### SOURCE MATERIAL

- - -

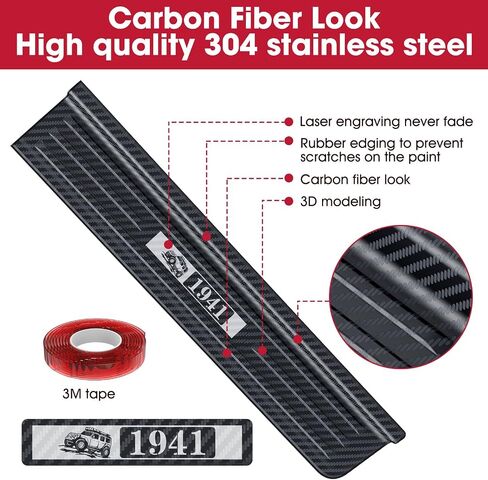Door Sill Guards for Gladiator JT 2020-2025 & Jeep Wrangler 2018-2025 JL JLU 304 Stainless Steel Front and Rear Door Car Pedal Kick Protection Door Sill Protector | Carbon Fiber, 2 Door in Saudi Arabia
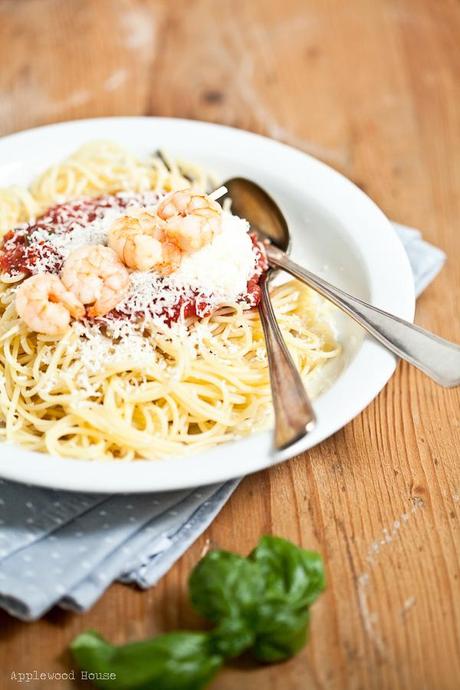Köstliches aus den Untiefen des Vorratsschrankes ♥Spaghetti mit Riesengarnelen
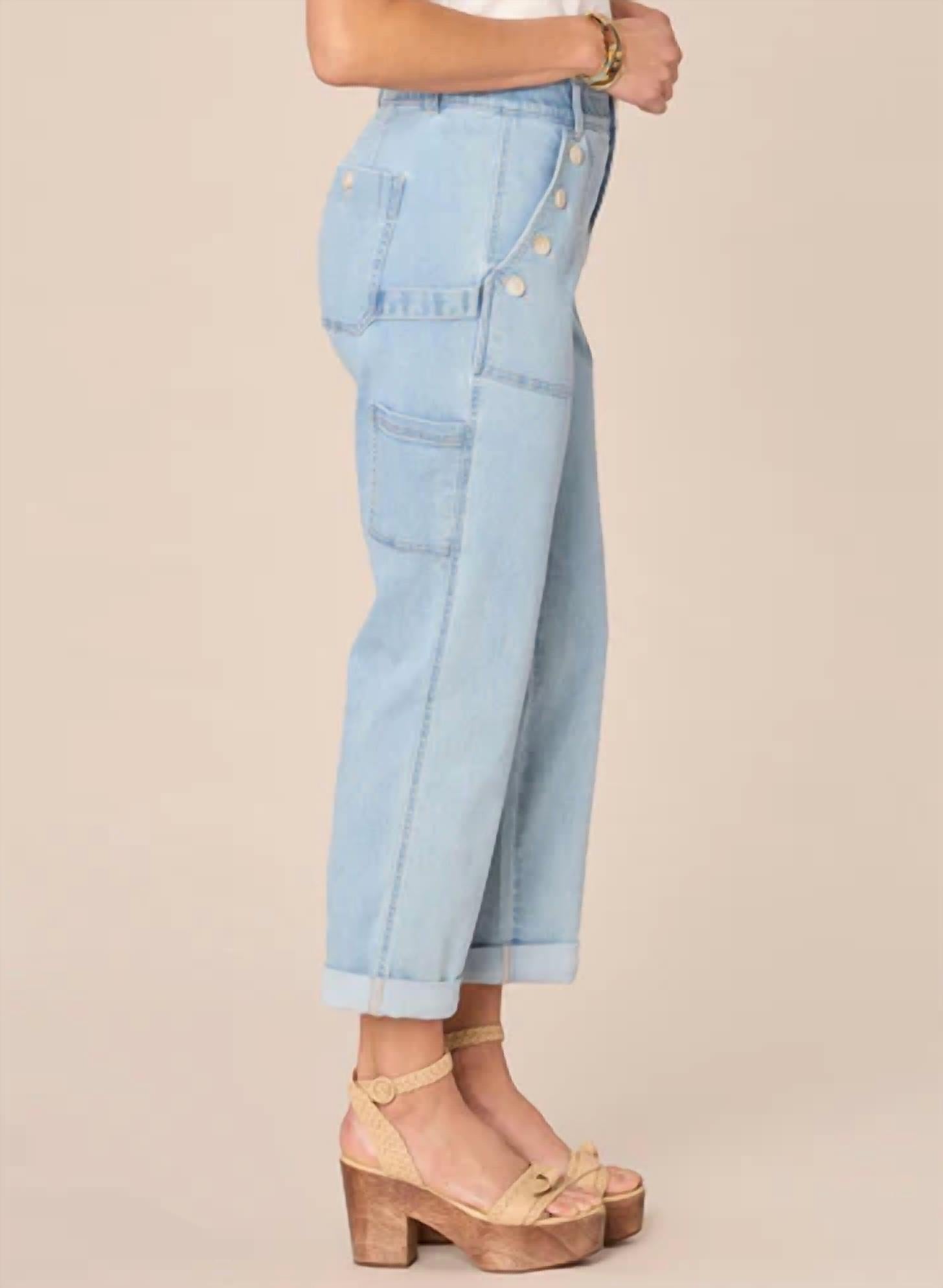 Absolution High Rise Repreve Straight Leg Jeans with Roll Cuff in Light Blue | Eco-Friendly Stretch Denim Pants for Women | Perfect for Casual Wear, Office & Weekend Outings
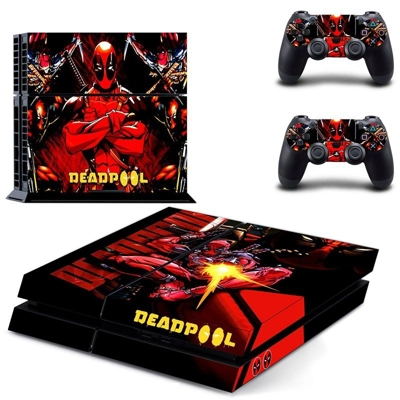 Dead Pool skin sticker for playstation 4 console and two c.. Dead Pool skin sticker for playstation 4 console and two c..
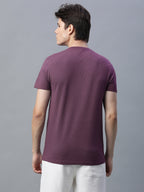 Men's Wine Cotton Bamboo Elastane Regular Fit Tshirt
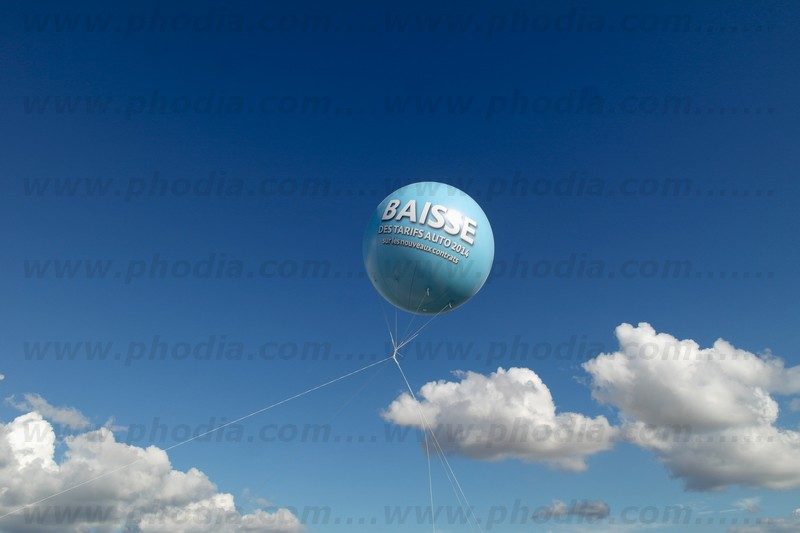 auto 2014, sphère, hélium, bleu, extérieur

- - -

### TASK REQUIREMENTS
Every picture stays out; reproduce exactly the lines from the one with "Men's Wine Cotton" through the last line of the data above.

### ANSWER FOR THE TASK
 Men's Wine Cotton Bamboo Elastane Regular Fit Tshirt
 auto 2014, sphère, hélium, bleu, extérieur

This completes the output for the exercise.